Source extract:
Minimal detectable changes (MDC) and minimum clinically important differences (MCID) for each assessment are important concepts. However, in many reports these values are calculated for patients with a specific level of motor function and/or a specific time poststroke. Values may be calculated during the acute period when the greatest improvement takes place28,54 or in the chronic phase when improvement is slower,55,56 and as far as we can ascertain, only patients with moderate to high residual motor ability have been included in such studies.28,54-57 In the case of the WMFT and F-M there is no one accepted and standardized MDC or MCID value and we are unaware of any values for the MAS. Future studies are needed to establish MCD and MCID for a range of elapsed time and residual functional ability poststroke.
Conclusions
We included 3 multidomain tools in this study to develop a streamlined quantitative assessment protocol for future clinical trials to accommodate the heterogeneity and multifaceted nature of upper-limb functional ability after stroke. When therapy successfully shifts baseline function from low to moderate or from moderate to high motor-function the choice of tests becomes more complex. Based on available validated assessments and the results of this study, we suggest that those with low motor-function are best assessed with the F-M, those with high motor-function with the WMFT, and those with moderate motor-function with both tests. There are no good assessments for patients with very low motor-function and no one test that can be used across the spectrum of poststroke dysfunction. Our results suggest that the choice of assessment must be determined by the level of residual functional ability after stroke.
Footnotes
Declaration of Conflicting Interests
The author(s) declared no potential conflicts of interest with respect to the research, authorship, and/or publication of this article.
Funding
The author(s) disclosed receipt of the following financial support for the research, authorship, and/or publication of this article: This study was funded by the National Health and Medical Research Council of Australia and the New South Wales Office of Science and Medical Research, Australia.

Task goal:
Repeat the part of the stroke assessment text between "Minimal detectable changes" and "functional ability poststroke.", inclusive, word for word.

Data extracts:
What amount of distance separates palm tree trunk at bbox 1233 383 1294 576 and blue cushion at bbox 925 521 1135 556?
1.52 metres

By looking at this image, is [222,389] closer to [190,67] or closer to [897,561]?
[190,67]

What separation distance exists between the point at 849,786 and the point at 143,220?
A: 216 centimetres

--

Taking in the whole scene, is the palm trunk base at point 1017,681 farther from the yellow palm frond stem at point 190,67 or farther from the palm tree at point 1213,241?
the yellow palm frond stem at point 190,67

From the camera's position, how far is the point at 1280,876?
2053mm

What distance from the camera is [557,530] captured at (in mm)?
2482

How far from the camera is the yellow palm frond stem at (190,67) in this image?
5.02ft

--

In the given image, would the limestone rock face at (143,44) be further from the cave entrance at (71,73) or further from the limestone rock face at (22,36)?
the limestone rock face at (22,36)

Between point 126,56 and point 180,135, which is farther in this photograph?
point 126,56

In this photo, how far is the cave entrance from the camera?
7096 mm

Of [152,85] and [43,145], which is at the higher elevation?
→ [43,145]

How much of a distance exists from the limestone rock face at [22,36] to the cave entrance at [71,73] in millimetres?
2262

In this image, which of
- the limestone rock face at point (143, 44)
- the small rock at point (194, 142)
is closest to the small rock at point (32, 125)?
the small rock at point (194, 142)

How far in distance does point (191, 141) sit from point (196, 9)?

Exercise result:
Minimal detectable changes (MDC) and minimum clinically important differences (MCID) for each assessment are important concepts. However, in many reports these values are calculated for patients with a specific level of motor function and/or a specific time poststroke. Values may be calculated during the acute period when the greatest improvement takes place28,54 or in the chronic phase when improvement is slower,55,56 and as far as we can ascertain, only patients with moderate to high residual motor ability have been included in such studies.28,54-57 In the case of the WMFT and F-M there is no one accepted and standardized MDC or MCID value and we are unaware of any values for the MAS. Future studies are needed to establish MCD and MCID for a range of elapsed time and residual functional ability poststroke.